Over 500 cable systems form the backbone of that global network. Most follow routes shaped by geography and trade rather than technology alone. They converge near coastal hubs where international bandwidth enters domestic telecom systems.
This architecture functions well during stable periods.
When conflict emerges along major maritime routes, the underlying network reveals its dependence on physical geography.
Digital services may appear detached from territory, yet the cables carrying those services remain tied to specific waters and coastlines.
Technology Firms Start Reconsidering Route Geography
The disruption affecting the 2Africa submarine cable reflects a broader reassessment across the subsea infrastructure industry.
Technology firms and telecom consortiums have begun exploring cable routes that bypass traditional chokepoints in the Middle East. One proposed system, known as Project Waterworth, would connect the United States, India, South Africa, and Brazil through longer ocean paths across the Atlantic and Indian Oceans.
Longer routes require more equipment and greater capital investment. They also extend construction timelines.
Yet avoiding unstable maritime corridors may justify those costs.
Other cable projects have encountered similar delays. The Sea-Me-We 6 system has slowed development amid the same regional tensions, while a separate cable initiative overseen by Ooredoo has paused during the current security environment.
Infrastructure planners increasingly factor geopolitical volatility into route design.
Africa’s Bandwidth Expansion Continues Despite the Pause
The construction halt does not erase the long-term role of the 2Africa submarine cable.
Demand for international bandwidth across Africa continues to grow as mobile internet usage expands and digital services move deeper into everyday economic activity. New data centers are appearing in cities such as Nairobi, Lagos, and Johannesburg, increasing the need for stable high-capacity connections to global networks.
Submarine cables determine how efficiently those connections operate. When additional systems enter service, wholesale bandwidth markets often become more competitive and network resilience improves.
Those changes unfold gradually.
For now, the unfinished segment in the Persian Gulf stands as a reminder that even the most ambitious digital infrastructure still relies on conditions far beyond the control of engineers or investors.
The Physical Internet Meets Political Geography
The story of the 2Africa submarine cable reveals a simple but often overlooked reality.
The internet is not weightless.
Its infrastructure includes fiber strands laid across seabeds, landing stations built along exposed coastlines, and installation vessels navigating crowded maritime corridors.
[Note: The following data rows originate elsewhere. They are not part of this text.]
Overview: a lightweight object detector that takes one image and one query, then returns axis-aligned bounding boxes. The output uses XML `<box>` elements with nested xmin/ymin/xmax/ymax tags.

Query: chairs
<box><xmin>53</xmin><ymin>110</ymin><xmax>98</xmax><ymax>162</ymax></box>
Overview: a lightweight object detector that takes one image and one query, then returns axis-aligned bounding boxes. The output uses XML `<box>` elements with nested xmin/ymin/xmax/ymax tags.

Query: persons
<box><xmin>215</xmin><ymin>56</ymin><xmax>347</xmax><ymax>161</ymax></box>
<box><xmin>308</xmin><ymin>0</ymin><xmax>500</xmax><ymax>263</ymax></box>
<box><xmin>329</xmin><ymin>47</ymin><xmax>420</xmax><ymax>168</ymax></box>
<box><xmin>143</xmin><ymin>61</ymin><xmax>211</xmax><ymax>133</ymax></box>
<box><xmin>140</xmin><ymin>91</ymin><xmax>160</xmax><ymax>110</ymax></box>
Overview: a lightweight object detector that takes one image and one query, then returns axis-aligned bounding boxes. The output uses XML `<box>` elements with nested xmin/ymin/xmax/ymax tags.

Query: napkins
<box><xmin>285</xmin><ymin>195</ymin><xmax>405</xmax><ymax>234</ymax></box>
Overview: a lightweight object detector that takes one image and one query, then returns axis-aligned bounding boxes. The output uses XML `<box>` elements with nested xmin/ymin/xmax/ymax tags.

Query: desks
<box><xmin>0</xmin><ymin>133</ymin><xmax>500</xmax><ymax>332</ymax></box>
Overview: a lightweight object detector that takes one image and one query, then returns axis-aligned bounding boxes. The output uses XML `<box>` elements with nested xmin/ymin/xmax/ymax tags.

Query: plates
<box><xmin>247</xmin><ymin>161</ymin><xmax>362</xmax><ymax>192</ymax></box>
Those elements sit directly inside the same geopolitical landscape that shapes shipping lanes, naval deployments, and regional conflicts.
For decades the subsea cable industry operated with the assumption that commercial infrastructure would remain largely insulated from military escalation.
Recent disruptions challenge that assumption.
The cables remain on the seabed. The forces determining when they can be finished lie above the waterline.